Melinda didn’t let that slide by. “What guy? When?”
“You’re not the first curious soul to come snooping around, although it’s been some time since the last one. Back in the eighties, not long after all that craziness, this one young guy showed up at my doorstep wanting to know all about Milly’s new kidney and the anonymous doctor who supposedly fixed her with one pill.”
That didn’t seem too surprising to Melinda, considering. “Another eager medical researcher?”
Or perhaps Halley or one of his associates?
“Maybe, but there was something kinda shady about him. He was very intense, very persistent. He offered me serious money, like lottery money, if I helped him find out where that pill came from, never mind that we’d been sworn to secrecy about the raid on the OR. At the time, I debated whether that gag order applied to Mrs. Coates’s case as well, because the money was tempting. The question was academic, though, since, unfortunately, I didn’t have any real info to sell him. Otherwise, I would have retired a whole lot earlier!”
Melinda ran through the possible suspects in her head. Not the two men with Gillian in the OR, since Temple would have recognized them on sight, so… the swimming monk? Halley? Somebody else?
“Describe him to me.”
“Young, like college-age young, if that. Short, maybe five foot one, tops. Bald head… shaved, I assume. Bushy black eyebrows. Deep voice. And like I said, very serious and determined to find out about that pill. Kinda reminded me of Javert in Les Miz, if you know what I mean, just younger and shorter.”
The description didn’t ring any bells with Melinda.
“He didn’t, by any chance, seem Russian to you?”
“Nope. And, looking back, he wasn’t all that interested in our stolen patient, your Mister Chekov. He was laser-focused on Mrs. Coates and her kidney.” Her brow furrowed as she pondered that long-ago encounter. “I don’t know. Maybe he was just a sick millionaire who was desperate for a miraculous new kidney of his own?”
“Do you recall his name?” Melinda had no idea how important or relevant this individual might be with regards to Gillian’s disappearance, but maybe it was worth pursuing?
“Perhaps, I’m not sure. I only met him once, and the circumstances were far less exciting than what went on that day in the OR.” She chuckled wryly. “Maybe if he’d pulled a laser on me, or grown a new organ, it would have stuck in my mind more.
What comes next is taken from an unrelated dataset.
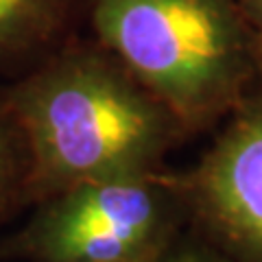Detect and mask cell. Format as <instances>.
Here are the masks:
<instances>
[{"label":"cell","instance_id":"6da1fadb","mask_svg":"<svg viewBox=\"0 0 262 262\" xmlns=\"http://www.w3.org/2000/svg\"><path fill=\"white\" fill-rule=\"evenodd\" d=\"M0 92L27 140L29 206L83 182L160 168L190 136L94 37L70 35Z\"/></svg>","mask_w":262,"mask_h":262},{"label":"cell","instance_id":"7a4b0ae2","mask_svg":"<svg viewBox=\"0 0 262 262\" xmlns=\"http://www.w3.org/2000/svg\"><path fill=\"white\" fill-rule=\"evenodd\" d=\"M83 18L190 136L221 125L262 77L238 0H85Z\"/></svg>","mask_w":262,"mask_h":262},{"label":"cell","instance_id":"3957f363","mask_svg":"<svg viewBox=\"0 0 262 262\" xmlns=\"http://www.w3.org/2000/svg\"><path fill=\"white\" fill-rule=\"evenodd\" d=\"M190 225L184 173L164 166L70 186L33 203L0 256L31 262L151 260Z\"/></svg>","mask_w":262,"mask_h":262},{"label":"cell","instance_id":"277c9868","mask_svg":"<svg viewBox=\"0 0 262 262\" xmlns=\"http://www.w3.org/2000/svg\"><path fill=\"white\" fill-rule=\"evenodd\" d=\"M184 184L194 232L236 262H262V77Z\"/></svg>","mask_w":262,"mask_h":262},{"label":"cell","instance_id":"5b68a950","mask_svg":"<svg viewBox=\"0 0 262 262\" xmlns=\"http://www.w3.org/2000/svg\"><path fill=\"white\" fill-rule=\"evenodd\" d=\"M85 13V0H0V70L31 68Z\"/></svg>","mask_w":262,"mask_h":262},{"label":"cell","instance_id":"8992f818","mask_svg":"<svg viewBox=\"0 0 262 262\" xmlns=\"http://www.w3.org/2000/svg\"><path fill=\"white\" fill-rule=\"evenodd\" d=\"M29 173L27 140L0 92V221L29 206Z\"/></svg>","mask_w":262,"mask_h":262},{"label":"cell","instance_id":"52a82bcc","mask_svg":"<svg viewBox=\"0 0 262 262\" xmlns=\"http://www.w3.org/2000/svg\"><path fill=\"white\" fill-rule=\"evenodd\" d=\"M155 262H236L188 225Z\"/></svg>","mask_w":262,"mask_h":262},{"label":"cell","instance_id":"ba28073f","mask_svg":"<svg viewBox=\"0 0 262 262\" xmlns=\"http://www.w3.org/2000/svg\"><path fill=\"white\" fill-rule=\"evenodd\" d=\"M238 3L262 44V0H238Z\"/></svg>","mask_w":262,"mask_h":262},{"label":"cell","instance_id":"9c48e42d","mask_svg":"<svg viewBox=\"0 0 262 262\" xmlns=\"http://www.w3.org/2000/svg\"><path fill=\"white\" fill-rule=\"evenodd\" d=\"M158 258H151V260H134V262H155Z\"/></svg>","mask_w":262,"mask_h":262}]
</instances>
Offels? Osterman? Something like that.”
Her gaze turned inward, searching her memory.
“He gave me a business card so I could contact him if I learned anything worth paying for, but I have no idea what became of it. That was at least eight addresses, six cities, five countries, and three marriages ago. Sorry.”
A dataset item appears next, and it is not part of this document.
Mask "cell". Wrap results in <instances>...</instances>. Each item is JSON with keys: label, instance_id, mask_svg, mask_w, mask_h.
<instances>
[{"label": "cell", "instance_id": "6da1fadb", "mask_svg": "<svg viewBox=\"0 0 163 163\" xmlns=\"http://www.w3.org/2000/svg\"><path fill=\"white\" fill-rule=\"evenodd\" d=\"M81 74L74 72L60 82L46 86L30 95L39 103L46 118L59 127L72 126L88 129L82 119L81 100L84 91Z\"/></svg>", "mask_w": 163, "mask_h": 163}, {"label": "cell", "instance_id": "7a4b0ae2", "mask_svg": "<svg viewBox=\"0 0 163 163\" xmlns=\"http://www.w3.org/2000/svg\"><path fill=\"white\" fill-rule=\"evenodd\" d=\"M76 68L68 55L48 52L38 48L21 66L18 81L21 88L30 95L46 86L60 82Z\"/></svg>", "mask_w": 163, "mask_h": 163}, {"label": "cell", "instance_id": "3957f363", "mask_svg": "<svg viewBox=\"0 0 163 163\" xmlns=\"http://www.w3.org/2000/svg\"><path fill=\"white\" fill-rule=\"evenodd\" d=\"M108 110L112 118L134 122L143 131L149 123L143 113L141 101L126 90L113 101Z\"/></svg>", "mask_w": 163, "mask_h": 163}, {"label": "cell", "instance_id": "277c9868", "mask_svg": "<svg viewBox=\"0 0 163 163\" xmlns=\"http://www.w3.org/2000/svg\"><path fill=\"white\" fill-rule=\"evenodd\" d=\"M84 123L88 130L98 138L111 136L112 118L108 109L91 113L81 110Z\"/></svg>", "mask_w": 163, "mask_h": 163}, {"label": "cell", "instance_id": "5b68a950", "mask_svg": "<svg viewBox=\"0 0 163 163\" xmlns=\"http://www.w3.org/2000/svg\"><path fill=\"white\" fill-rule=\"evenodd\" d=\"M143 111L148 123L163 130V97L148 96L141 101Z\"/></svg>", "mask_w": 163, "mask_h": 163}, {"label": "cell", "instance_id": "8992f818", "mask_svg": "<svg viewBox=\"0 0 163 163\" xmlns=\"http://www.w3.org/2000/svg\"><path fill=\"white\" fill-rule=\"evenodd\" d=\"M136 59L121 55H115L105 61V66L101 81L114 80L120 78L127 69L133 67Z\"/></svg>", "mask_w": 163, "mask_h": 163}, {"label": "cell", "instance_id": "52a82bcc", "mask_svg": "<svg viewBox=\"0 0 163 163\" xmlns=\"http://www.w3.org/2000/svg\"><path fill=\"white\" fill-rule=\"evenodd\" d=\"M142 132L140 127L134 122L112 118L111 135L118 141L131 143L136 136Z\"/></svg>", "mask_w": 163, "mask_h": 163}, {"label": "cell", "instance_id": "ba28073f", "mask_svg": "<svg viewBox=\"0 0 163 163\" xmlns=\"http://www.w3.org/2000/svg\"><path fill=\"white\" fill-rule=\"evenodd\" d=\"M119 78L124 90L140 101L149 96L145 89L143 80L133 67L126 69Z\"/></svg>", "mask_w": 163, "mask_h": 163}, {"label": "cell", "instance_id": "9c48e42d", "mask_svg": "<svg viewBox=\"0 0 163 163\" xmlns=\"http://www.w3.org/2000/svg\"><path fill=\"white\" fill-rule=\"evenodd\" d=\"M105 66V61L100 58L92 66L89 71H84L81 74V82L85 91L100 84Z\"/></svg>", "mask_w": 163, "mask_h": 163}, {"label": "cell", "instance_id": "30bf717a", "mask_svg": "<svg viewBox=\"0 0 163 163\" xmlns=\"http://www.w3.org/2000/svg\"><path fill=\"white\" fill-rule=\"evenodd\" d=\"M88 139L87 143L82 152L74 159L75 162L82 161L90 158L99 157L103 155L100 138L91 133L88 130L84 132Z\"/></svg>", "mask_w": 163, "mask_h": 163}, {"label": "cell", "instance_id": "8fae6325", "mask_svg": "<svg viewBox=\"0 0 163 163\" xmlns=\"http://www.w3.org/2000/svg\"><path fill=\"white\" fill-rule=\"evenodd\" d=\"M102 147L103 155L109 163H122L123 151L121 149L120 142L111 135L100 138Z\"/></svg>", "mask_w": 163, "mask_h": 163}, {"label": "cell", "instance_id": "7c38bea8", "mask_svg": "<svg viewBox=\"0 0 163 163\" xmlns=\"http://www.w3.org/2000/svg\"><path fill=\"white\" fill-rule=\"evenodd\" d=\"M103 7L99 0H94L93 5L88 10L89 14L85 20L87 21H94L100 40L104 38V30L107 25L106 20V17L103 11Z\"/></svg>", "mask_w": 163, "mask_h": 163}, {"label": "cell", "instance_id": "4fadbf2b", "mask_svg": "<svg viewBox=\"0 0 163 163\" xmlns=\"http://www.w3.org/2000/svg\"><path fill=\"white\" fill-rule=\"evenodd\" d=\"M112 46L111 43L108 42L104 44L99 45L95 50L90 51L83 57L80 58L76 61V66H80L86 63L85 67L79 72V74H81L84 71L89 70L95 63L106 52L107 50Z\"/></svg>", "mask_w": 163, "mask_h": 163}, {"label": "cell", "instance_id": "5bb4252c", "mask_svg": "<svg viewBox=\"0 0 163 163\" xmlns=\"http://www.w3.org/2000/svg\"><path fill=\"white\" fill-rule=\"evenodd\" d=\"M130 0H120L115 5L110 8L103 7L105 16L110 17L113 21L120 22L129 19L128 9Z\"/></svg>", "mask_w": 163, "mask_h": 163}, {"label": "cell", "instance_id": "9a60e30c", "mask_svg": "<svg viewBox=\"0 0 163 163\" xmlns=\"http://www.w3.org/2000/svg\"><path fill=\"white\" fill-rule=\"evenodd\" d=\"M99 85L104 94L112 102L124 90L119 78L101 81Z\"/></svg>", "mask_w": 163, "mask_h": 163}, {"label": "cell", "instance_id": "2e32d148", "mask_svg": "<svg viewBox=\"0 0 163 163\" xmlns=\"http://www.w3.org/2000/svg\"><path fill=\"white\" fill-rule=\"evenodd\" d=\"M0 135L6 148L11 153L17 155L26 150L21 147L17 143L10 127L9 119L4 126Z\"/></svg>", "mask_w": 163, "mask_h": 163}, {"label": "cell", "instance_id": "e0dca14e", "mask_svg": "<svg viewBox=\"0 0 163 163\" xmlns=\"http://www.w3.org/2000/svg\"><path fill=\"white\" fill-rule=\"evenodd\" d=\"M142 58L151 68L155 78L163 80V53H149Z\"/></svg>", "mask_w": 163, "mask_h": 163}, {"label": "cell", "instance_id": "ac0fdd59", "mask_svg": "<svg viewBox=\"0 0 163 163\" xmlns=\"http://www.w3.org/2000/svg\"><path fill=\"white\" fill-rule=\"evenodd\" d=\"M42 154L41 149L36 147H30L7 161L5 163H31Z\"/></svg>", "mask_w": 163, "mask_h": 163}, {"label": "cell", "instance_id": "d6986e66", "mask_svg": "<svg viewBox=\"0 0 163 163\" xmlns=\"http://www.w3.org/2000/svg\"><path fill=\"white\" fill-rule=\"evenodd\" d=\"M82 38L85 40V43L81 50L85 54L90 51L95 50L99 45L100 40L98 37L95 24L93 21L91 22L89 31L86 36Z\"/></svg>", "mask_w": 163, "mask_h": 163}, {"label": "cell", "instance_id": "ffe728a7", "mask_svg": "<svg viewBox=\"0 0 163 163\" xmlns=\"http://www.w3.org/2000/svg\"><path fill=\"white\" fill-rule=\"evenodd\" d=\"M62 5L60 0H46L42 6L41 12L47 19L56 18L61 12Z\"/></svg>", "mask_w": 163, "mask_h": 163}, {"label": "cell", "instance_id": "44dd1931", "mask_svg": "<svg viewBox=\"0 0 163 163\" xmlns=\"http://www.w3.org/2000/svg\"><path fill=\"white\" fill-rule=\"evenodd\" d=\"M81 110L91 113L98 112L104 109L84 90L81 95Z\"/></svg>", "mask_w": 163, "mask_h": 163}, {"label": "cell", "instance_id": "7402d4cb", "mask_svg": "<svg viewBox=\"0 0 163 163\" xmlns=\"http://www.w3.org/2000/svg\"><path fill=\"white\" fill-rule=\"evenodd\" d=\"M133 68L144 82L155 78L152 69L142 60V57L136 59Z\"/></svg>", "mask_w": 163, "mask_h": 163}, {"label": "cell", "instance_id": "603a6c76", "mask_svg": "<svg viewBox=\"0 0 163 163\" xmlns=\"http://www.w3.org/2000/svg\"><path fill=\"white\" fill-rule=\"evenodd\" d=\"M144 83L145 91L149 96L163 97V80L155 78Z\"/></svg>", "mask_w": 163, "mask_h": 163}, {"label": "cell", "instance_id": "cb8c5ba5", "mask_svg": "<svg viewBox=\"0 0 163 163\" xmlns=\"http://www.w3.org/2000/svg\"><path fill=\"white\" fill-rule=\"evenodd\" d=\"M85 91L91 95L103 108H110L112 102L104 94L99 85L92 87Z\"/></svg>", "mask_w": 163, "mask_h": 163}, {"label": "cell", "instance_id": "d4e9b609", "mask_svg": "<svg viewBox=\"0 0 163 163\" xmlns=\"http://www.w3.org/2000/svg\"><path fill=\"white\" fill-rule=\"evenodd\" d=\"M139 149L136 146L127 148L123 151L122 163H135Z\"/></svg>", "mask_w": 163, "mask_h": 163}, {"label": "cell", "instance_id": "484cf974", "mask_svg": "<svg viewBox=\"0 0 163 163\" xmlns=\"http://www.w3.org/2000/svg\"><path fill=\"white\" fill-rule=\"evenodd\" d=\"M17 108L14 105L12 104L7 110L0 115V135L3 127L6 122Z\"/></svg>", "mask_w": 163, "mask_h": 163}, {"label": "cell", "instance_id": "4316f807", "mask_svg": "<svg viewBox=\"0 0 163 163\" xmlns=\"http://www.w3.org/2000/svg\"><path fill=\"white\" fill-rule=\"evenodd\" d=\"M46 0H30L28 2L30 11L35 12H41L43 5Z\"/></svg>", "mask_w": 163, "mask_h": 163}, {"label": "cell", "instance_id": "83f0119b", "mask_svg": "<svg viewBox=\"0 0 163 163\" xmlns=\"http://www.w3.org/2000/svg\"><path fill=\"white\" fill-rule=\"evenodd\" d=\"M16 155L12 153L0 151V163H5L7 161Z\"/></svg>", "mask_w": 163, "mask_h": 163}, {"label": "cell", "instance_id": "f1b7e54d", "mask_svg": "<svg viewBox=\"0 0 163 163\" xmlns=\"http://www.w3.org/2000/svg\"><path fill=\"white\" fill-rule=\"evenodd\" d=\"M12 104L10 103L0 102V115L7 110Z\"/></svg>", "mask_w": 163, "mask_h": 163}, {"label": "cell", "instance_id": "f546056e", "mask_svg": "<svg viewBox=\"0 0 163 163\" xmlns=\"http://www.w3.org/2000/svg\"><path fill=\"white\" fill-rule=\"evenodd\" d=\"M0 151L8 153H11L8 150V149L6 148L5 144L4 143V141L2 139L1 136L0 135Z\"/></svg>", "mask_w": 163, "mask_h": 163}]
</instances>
“No problem,” Melinda said, concealing her disappointment.
A miracle cure for kidney disease? Strangers sniffing around trying to discover its origins? It was possible that none of that had anything to do with Gillian’s disappearance, but Melinda didn’t believe it, not at this point. Too much weird, freaky stuff had taken place over the same forty-eight hours back in ’86 for them not to be linked somehow.
Who was this new character, covering the same ground decades ago?